| Document section |
Spur 69 is a short, unsigned, four-lane state-maintained roadway in Austin, Texas.  It is  in length and is named Koenig Lane . It forms a link between RM 2222 and US 290 at I-35. Spur 69 is signed over its entire length as RM 2222, rather than as Spur 69.

Between 1939 and 1945, Spur 69 referred to a short section of what is now SH 12 near Deweyville. The current location in Austin was first assigned in 1969.

In 1990, Spur 69 was redesignated as SH 169; the designation was reverted to Spur 69 in 1991. There already was a SH 69 at the time.

Route description
Spur 69 begins at an intersection with North Lamar Boulevard in Austin, Travis County, where the roadway continues northwest as RM 2222. From here, the highway heads southeast as West Koenig Lane, a four-lane divided highway signed as RM 2222. The road passes businesses before heading into residential areas with some commercial establishments, becoming East Koenig Lane. Spur 69 crosses the Capital MetroRail Red Line, turning east and becoming an undivided freeway with frontage roads. The highway reaches an interchange with Airport Boulevard south of the Highland Mall and becomes a divided highway again as it comes to a large interchange with I-35/US 290. It is east of this interchange that Spur 69 ends and the freeway continues east as part of US 290.

| Dataset records |
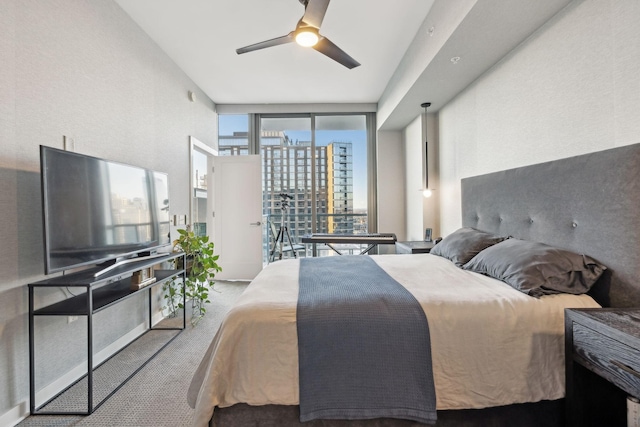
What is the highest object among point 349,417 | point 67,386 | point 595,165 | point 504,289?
point 595,165

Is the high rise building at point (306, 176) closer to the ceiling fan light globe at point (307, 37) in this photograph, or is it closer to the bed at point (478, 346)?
the ceiling fan light globe at point (307, 37)

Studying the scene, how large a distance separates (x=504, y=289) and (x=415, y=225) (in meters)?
2.50

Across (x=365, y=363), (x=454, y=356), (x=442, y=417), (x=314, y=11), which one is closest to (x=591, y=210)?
(x=454, y=356)

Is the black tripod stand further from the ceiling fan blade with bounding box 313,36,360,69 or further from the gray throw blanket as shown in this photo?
the gray throw blanket

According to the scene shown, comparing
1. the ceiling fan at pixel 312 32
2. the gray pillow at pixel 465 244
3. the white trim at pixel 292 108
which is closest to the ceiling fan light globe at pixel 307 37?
the ceiling fan at pixel 312 32

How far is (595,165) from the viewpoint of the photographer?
140 cm

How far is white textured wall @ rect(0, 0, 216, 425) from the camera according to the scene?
4.83 ft

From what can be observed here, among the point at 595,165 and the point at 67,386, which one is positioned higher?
the point at 595,165

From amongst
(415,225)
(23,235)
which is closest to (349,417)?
(23,235)

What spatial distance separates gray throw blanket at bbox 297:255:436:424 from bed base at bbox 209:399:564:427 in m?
0.07

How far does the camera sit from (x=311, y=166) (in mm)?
4598

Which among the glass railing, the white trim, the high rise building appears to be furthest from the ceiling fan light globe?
the glass railing

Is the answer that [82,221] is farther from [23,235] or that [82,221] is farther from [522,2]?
[522,2]

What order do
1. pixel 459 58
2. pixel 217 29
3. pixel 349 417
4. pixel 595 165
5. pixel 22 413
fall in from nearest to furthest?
pixel 349 417 < pixel 595 165 < pixel 22 413 < pixel 459 58 < pixel 217 29
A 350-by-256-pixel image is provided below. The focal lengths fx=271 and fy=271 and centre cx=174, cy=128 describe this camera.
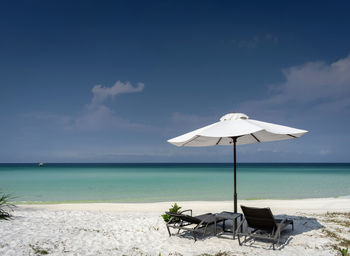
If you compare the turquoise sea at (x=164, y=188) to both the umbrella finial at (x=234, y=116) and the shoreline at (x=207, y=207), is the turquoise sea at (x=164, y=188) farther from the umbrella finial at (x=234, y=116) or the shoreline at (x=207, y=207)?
the umbrella finial at (x=234, y=116)

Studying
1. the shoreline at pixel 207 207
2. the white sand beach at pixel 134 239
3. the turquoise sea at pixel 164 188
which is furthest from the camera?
the turquoise sea at pixel 164 188

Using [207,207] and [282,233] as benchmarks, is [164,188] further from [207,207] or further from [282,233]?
[282,233]

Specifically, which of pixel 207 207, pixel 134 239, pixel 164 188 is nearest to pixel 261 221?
pixel 134 239

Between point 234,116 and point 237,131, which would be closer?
point 237,131

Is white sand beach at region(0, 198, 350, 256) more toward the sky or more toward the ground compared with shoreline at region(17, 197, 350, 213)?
more toward the sky

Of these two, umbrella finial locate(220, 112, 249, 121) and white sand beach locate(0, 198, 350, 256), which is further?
umbrella finial locate(220, 112, 249, 121)

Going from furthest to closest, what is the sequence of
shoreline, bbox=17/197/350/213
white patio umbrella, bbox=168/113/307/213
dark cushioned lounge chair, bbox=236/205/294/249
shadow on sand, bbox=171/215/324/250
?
shoreline, bbox=17/197/350/213 → shadow on sand, bbox=171/215/324/250 → dark cushioned lounge chair, bbox=236/205/294/249 → white patio umbrella, bbox=168/113/307/213

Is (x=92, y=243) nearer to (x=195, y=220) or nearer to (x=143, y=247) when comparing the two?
(x=143, y=247)

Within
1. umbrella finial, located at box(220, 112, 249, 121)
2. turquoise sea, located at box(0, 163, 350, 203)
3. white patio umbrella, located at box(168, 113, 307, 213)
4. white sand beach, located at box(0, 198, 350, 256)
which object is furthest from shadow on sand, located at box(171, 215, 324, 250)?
turquoise sea, located at box(0, 163, 350, 203)

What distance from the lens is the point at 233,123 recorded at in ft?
16.9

| Objective |
Write what comes next in the Spur 69 roadway description, picking up after its last sentence.

| The output |
History
Spur 69 was first designated in Deweyville, Newton County on September 26, 1939, running from SH 87 to the Sabine River as a renumbering of SH 87A. This road was replaced with a portion of SH 235 on October 27, 1945, which became SH 12 on August 27, 1959. The current Spur 69 was designated on January 21, 1969 to run from I-35 west to Koenig Lane near the Southern Pacific railroad tracks. The highway was extended west 0.7 miles to its current western terminus at RM 2222 and North Lamar Boulevard on January 31, 1972. On October 17, 1989, Spur 69 was replaced with SH 169 (a proposed freeway) upon these requirements: local support as exhibited by the passage of a referendum election; and the City of Austin's support of a west/east controlled access facility in this corridor. These requirements were not met, so the designation reverted to Spur 69 on July 19, 1990.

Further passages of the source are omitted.